British man among 19 killed as Nepal bus plunges 200 metres
Nepalese police say 19 people died after a tourist bus fell about 200 metres near Dhading; a 24-year-old British man was among the dead and 25 were injured.

Nepalese police said a passenger bus carrying 44 people plunged roughly 200 metres down a mountainside and onto the banks of the Trishuli River in Dhading district, killing 19 people and injuring 25. The vehicle had been travelling from the tourist city of Pokhara toward Kathmandu when it left the Prithvi Highway in the early hours, officials said.

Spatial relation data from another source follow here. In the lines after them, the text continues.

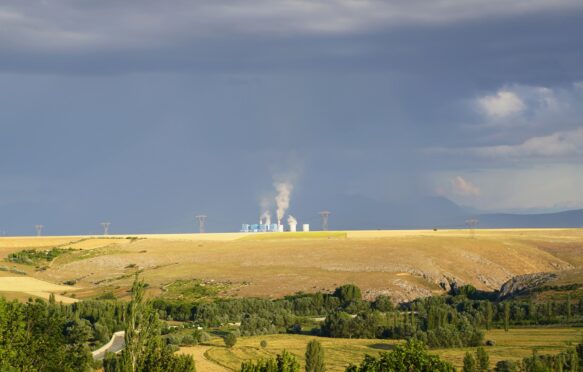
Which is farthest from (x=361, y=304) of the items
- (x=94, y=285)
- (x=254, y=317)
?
(x=94, y=285)

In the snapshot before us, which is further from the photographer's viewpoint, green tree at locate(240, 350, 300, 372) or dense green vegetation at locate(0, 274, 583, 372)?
green tree at locate(240, 350, 300, 372)

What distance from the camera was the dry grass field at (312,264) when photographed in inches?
4830

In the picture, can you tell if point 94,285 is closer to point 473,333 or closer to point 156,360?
point 473,333

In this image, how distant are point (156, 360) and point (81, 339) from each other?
38.0 meters

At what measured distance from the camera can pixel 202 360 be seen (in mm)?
71250

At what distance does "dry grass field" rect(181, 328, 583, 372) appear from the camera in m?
69.7

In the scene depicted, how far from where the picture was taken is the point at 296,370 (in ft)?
143

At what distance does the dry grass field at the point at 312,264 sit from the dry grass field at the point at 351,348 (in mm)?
32504

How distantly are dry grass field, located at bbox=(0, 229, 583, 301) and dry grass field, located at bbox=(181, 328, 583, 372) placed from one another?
32504 millimetres

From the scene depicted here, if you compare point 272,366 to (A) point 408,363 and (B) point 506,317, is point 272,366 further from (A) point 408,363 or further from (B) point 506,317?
(B) point 506,317

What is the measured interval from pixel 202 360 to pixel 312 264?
221ft

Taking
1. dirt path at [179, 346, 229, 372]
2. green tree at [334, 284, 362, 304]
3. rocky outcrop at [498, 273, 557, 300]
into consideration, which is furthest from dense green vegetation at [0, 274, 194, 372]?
rocky outcrop at [498, 273, 557, 300]

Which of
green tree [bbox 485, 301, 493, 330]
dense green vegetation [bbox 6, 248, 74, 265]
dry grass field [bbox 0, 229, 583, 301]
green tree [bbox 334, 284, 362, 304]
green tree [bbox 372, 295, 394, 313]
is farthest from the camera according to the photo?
dense green vegetation [bbox 6, 248, 74, 265]

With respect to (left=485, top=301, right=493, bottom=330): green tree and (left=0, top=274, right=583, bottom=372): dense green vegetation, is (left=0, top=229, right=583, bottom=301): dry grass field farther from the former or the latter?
(left=485, top=301, right=493, bottom=330): green tree
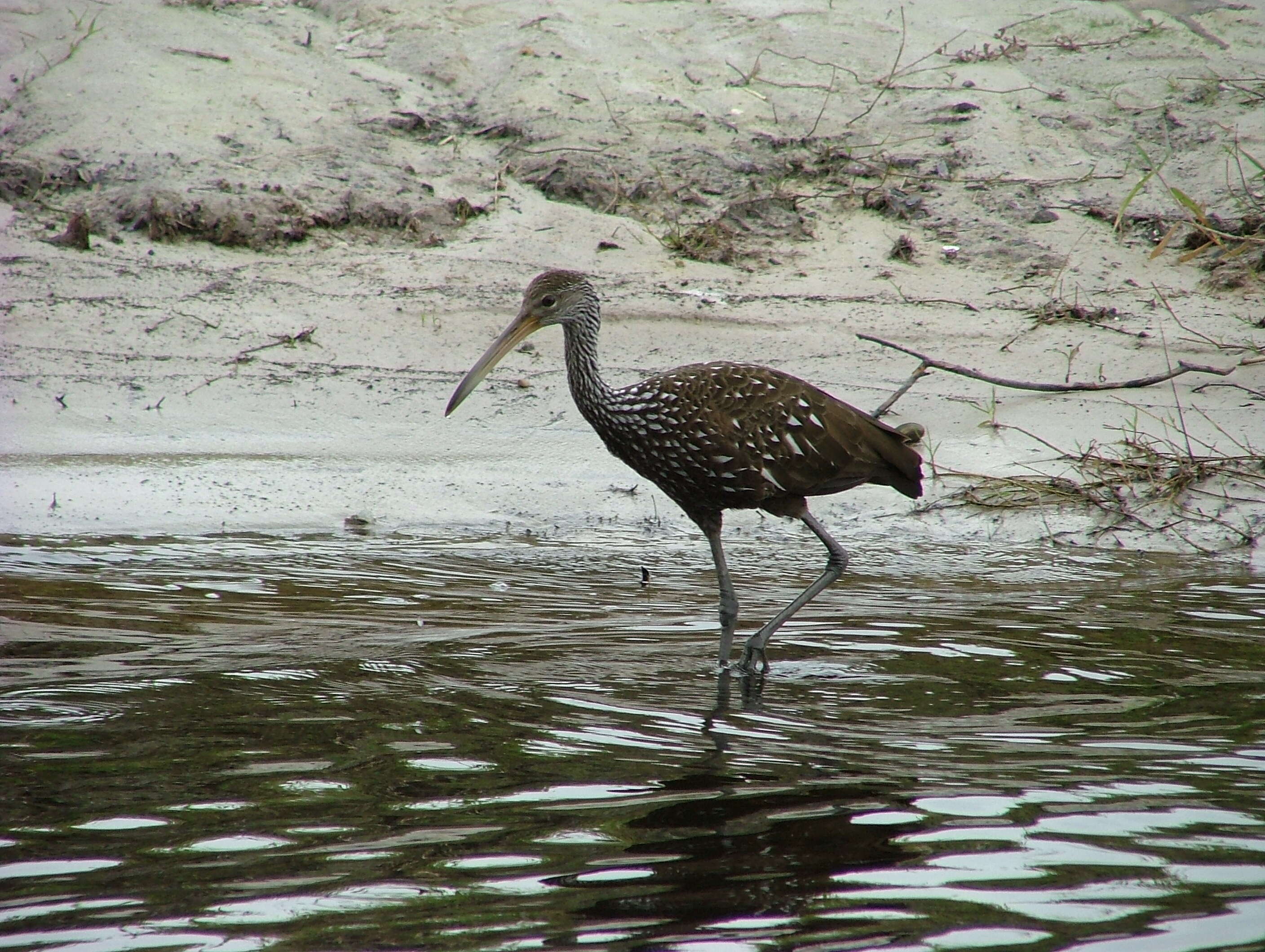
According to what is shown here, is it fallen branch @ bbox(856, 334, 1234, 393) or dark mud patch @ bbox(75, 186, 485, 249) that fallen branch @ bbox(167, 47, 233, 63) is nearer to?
dark mud patch @ bbox(75, 186, 485, 249)

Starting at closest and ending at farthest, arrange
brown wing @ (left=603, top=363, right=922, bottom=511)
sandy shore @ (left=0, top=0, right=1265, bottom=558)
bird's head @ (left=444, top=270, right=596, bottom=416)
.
→ brown wing @ (left=603, top=363, right=922, bottom=511) → bird's head @ (left=444, top=270, right=596, bottom=416) → sandy shore @ (left=0, top=0, right=1265, bottom=558)

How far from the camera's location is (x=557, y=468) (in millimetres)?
6527

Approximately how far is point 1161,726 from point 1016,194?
19.1 feet

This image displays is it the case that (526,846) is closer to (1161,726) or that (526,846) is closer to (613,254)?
(1161,726)

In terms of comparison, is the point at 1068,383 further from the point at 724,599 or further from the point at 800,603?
the point at 724,599

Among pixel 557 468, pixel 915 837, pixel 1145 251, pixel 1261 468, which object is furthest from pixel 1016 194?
pixel 915 837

Police spokesman Abinarayan Kafle provided the immediate casualty breakdown: "17 people died at the scene, with two more dying while receiving treatment," he said. Nepalese authorities reported that nine of the dead had been formally identified at the time of reporting. Photographs from the scene showed the bus lying on its side on the riverbed, its wheels angled upward, as rescuers worked around the wreckage.
Among the fatalities was a 24-year-old British man. The UK Foreign Office said, "We are supporting the family of a British man who has died in Nepal and are in contact with the local authorities." The Chinese embassy in Kathmandu told local officials that one of its citizens may be among those killed, though Nepalese authorities had not independently confirmed that account.

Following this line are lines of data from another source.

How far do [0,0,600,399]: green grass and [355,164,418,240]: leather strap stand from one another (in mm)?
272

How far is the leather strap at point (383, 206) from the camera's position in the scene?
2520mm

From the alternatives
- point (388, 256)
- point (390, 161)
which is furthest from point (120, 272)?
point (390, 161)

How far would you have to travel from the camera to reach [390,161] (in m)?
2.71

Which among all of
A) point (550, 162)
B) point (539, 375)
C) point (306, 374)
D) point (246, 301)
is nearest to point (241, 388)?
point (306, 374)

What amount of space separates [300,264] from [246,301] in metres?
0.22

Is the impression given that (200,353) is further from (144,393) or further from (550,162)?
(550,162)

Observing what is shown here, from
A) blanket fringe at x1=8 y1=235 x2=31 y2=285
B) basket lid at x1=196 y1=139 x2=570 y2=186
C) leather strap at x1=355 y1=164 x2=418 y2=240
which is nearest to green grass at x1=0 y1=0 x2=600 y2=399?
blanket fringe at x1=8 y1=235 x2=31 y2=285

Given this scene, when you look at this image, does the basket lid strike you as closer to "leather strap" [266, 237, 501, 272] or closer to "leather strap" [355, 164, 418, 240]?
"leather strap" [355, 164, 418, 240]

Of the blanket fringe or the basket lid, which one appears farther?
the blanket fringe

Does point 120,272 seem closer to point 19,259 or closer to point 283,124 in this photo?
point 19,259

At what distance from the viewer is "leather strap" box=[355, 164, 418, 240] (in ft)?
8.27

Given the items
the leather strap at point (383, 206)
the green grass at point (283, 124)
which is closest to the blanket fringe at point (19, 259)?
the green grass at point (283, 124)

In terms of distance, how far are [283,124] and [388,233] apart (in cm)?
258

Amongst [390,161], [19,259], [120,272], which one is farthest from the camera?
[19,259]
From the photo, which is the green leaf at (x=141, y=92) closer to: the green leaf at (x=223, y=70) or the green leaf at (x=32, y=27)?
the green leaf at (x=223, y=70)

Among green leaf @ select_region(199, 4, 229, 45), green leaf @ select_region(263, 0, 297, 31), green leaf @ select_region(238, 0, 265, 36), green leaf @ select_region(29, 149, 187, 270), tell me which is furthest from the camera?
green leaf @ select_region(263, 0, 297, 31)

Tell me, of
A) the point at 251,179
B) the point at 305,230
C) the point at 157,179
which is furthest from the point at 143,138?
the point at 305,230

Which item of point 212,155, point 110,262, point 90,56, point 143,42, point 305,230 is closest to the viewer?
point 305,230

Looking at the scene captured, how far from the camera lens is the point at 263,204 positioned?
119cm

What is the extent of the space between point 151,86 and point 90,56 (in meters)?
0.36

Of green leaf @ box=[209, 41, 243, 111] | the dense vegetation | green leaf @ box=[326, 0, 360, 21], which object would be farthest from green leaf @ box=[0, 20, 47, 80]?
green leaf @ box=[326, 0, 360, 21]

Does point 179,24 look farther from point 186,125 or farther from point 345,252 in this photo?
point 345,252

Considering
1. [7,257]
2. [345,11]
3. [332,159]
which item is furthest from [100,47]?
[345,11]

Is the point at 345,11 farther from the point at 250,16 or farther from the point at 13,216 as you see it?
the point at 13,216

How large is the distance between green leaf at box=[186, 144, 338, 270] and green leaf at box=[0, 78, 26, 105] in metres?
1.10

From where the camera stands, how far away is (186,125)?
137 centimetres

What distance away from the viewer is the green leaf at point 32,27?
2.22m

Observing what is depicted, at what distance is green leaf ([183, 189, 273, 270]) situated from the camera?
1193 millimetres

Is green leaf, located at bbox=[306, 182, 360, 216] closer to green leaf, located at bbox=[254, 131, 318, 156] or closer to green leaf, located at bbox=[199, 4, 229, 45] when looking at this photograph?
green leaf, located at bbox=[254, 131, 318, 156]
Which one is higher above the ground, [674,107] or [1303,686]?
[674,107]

Rescue efforts reached the remote site soon after the crash, government official Mohan Prasad Neupane said. Most of the injured were transferred to hospitals in Kathmandu for treatment. Reporters and officials identified among the wounded at least one Chinese national and a 27-year-old New Zealand woman; officials said all injured were receiving care in the capital.
Local place names around the wreck have appeared in multiple transliterations; the crash site is variously reported as Benighat or Behighat, about 80 kilometres west of Kathmandu along the Trishuli River corridor. Eyewitness descriptions and on-the-ground reporting indicate the bus fell the equivalent of approximately 650 feet from the roadway to the riverbank.

Authorities have opened an investigation into the cause of the accident. Nepali officials did not immediately say whether weather, road conditions, mechanical failure or driver error played a role. The bus was described in reports as carrying tourists, a reminder that intercity coaches on popular routes such as Pokhara-Kathmandu regularly transport international visitors as well as Nepali travellers.
Road safety is a perennial issue in Nepal, where narrow mountain roads, steep drops and uneven maintenance contribute to frequent, often deadly crashes. Officials and safety advocates note that hundreds of people die in road accidents in Nepal each year; recent years have seen several high-profile collisions and falls in the central hill districts, including a 2024 crash in the Marsyangdi River area that claimed more than a dozen lives.
Police and district authorities said they would release further details as identifications are completed and hospital reports are updated. For families and travellers, the incident underscores persistent safety gaps on the country’s busiest tourist and trade routes and the diplomatic sensitivities that arise when foreign nationals are among the casualties.